Nel vuoto lasciato dalla chiusura delle aziende farmaceutiche legittime, sono fiorite reti di contrabbando non regolamentate, che sfruttano la disperazione dei pazienti vulnerabili. Questi canali illeciti inondano il mercato con farmaci "Boko" non regolamentati, tra cui insulina critica e trattamenti endovenosi contro la malaria che eludono completamente i controlli della temperatura. Per i pazienti come Murtada Mohieddin, un diabetico di Khartoum Nord, la lotta quotidiana non consiste solo nel trovare l'insulina, ma nell'assicurarsi che le costose dosi contrabbandate non siano deteriorate o letalmente degradate a causa di una cattiva conservazione. Il farmacista Mutawakil Hamza a Omdurman avverte che la somministrazione di queste iniezioni contrabbandate non sterili e conservate in modo improprio rappresenta una minaccia immediata per la vita. Poiché i trattamenti endovenosi bypassano le difese naturali dell'organismo, questi farmaci degradati possono causare rapidamente gravi infezioni del flusso sanguigno, shock sistemico o la morte.

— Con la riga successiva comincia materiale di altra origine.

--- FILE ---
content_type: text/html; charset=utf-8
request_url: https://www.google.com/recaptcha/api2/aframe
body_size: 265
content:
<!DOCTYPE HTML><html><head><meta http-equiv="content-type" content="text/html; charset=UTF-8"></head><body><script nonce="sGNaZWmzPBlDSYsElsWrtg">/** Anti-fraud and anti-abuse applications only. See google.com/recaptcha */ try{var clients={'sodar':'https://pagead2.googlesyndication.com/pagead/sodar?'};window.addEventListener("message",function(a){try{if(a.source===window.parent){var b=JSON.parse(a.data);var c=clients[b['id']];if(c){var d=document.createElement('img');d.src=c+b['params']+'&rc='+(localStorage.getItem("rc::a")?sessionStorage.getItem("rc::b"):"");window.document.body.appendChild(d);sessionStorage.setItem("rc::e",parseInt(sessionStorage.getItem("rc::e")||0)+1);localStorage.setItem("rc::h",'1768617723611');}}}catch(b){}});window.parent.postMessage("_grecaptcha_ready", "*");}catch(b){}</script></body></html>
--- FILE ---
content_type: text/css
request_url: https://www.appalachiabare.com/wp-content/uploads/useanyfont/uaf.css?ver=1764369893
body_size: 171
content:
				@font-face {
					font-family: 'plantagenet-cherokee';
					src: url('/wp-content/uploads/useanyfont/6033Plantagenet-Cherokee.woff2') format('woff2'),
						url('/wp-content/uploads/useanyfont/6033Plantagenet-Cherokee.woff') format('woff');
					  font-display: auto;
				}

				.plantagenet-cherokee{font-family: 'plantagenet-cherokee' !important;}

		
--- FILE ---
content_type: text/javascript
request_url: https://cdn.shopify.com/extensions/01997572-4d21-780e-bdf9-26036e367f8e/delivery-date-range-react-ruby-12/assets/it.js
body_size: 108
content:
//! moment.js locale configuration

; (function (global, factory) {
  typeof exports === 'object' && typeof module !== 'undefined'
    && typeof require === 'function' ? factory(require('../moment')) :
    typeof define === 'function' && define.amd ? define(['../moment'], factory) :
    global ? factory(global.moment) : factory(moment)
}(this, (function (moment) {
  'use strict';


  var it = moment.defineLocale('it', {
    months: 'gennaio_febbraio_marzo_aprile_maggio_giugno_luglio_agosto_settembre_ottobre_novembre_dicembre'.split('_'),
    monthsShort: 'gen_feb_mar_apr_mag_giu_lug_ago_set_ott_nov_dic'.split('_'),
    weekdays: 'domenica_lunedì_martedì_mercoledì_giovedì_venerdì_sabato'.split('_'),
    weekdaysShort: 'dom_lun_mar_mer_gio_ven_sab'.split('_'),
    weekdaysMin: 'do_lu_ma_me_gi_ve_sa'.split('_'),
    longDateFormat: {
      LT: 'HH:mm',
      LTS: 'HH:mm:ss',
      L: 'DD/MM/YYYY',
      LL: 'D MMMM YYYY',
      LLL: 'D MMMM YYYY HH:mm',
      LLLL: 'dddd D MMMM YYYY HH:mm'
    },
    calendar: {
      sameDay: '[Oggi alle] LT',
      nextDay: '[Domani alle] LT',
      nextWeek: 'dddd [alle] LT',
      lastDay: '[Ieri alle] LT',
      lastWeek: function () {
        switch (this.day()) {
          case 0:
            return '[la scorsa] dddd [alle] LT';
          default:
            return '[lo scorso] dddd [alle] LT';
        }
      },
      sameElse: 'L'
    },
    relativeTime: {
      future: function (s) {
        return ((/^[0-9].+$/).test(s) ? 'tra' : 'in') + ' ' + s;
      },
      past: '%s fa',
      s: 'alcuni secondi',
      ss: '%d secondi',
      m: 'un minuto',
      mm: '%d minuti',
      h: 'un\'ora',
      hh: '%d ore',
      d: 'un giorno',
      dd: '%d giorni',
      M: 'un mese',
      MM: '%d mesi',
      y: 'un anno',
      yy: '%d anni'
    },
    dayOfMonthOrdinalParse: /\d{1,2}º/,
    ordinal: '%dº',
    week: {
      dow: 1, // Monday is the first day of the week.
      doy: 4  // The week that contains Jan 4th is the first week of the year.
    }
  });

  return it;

Il collasso dei magazzini pubblici e delle catene di approvvigionamento

Il collasso dell'infrastruttura sanitaria pubblica del Sudan è ulteriormente aggravato dalla distruzione delle sue reti di distribuzione centralizzate. Il Fondo Nazionale per le Forniture Mediche (NMSF) ha subito un colpo catastrofico, con i funzionari che hanno ammesso il totale collasso dei magazzini principali presso la loro sede centrale. Le consegne di aiuti internazionali dai paesi limitrofi devono affrontare ostacoli logistici quasi insormontabili, con tempi di transito transfrontaliero che richiedono fino a 90 giorni per raggiungere regioni remote come il Darfur dal Camerun attraverso il Ciad. Come se non bastasse, i gruppi armati hanno ripetutamente preso di mira le restanti infrastrutture mediche, saccheggiando le farmacie locali e privando gli ospedali di forniture vitali. Questa sistematica interruzione della catena di approvvigionamento impedisce agli aiuti salvavita di raggiungere chi ne ha più bisogno, violando il principio islamico fondamentale del benessere pubblico (Maslahah).

Attacchi sistematici ai luoghi sacri della cura

La sacralità delle strutture sanitarie e del personale medico, che deve essere protetta anche in tempi di conflitto secondo i codici etici di guerra islamici, è stata ripetutamente violata. Il 20 marzo 2026, un devastante attacco di droni contro l'ospedale universitario Al-Daein nel Darfur orientale ha ucciso almeno 64 persone, tra cui personale medico dedicato, e ne ha ferite altre decine. Solo poche settimane dopo, il 2 aprile, un altro attacco di droni ha preso di mira l'ospedale Al-Jabalain nello stato del Nilo Bianco, uccidendo 10 membri dello staff, tra cui il direttore dell'ospedale mentre era attivamente impegnato in un intervento chirurgico. Proprio in quello stesso giorno, l'Ospedale della Famiglia a el-Daein è stato saccheggiato, e i pazienti e gli operatori sanitari sono stati sottoposti a violente aggressioni ed espulsioni. Questi atti mirati di violenza contro i luoghi di cura rappresentano un profondo fallimento morale e un inaccettabile assalto alla dignità umana.

Un appello alla Ummah per la solidarietà e la giustizia

La portata di questa crisi richiede un'azione immediata e coordinata da parte della Ummah globale e della comunità internazionale per ripristinare la giustizia e alleviare le sofferenze. Secondo recenti analisi di sanità pubblica, il 40% delle strutture sanitarie a livello nazionale è completamente non operativo, con tassi di chiusura che raggiungono uno sconcertante 87% a Khartoum. In aree assediate come el-Fasher, dove circa 700.000 civili sono intrappolati, l'ultimo ospedale maternità funzionante rischia la chiusura imminente a causa della grave carenza di medicinali. Gli sforzi di ricostruzione, come il nuovo impianto di Samil Industrial la cui apertura è prevista in Egitto, offrono un barlume di speranza per la resilienza regionale a lungo termine. Tuttavia, è necessario un intervento politico e umanitario immediato per stabilire corridoi sicuri, mettere in sicurezza le catene di approvvigionamento farmaceutico e proteggere le vite di milioni di musulmani sudanesi che sono attualmente costretti a scegliere tra l'assenza di farmaci o alternative deteriorate e tossiche.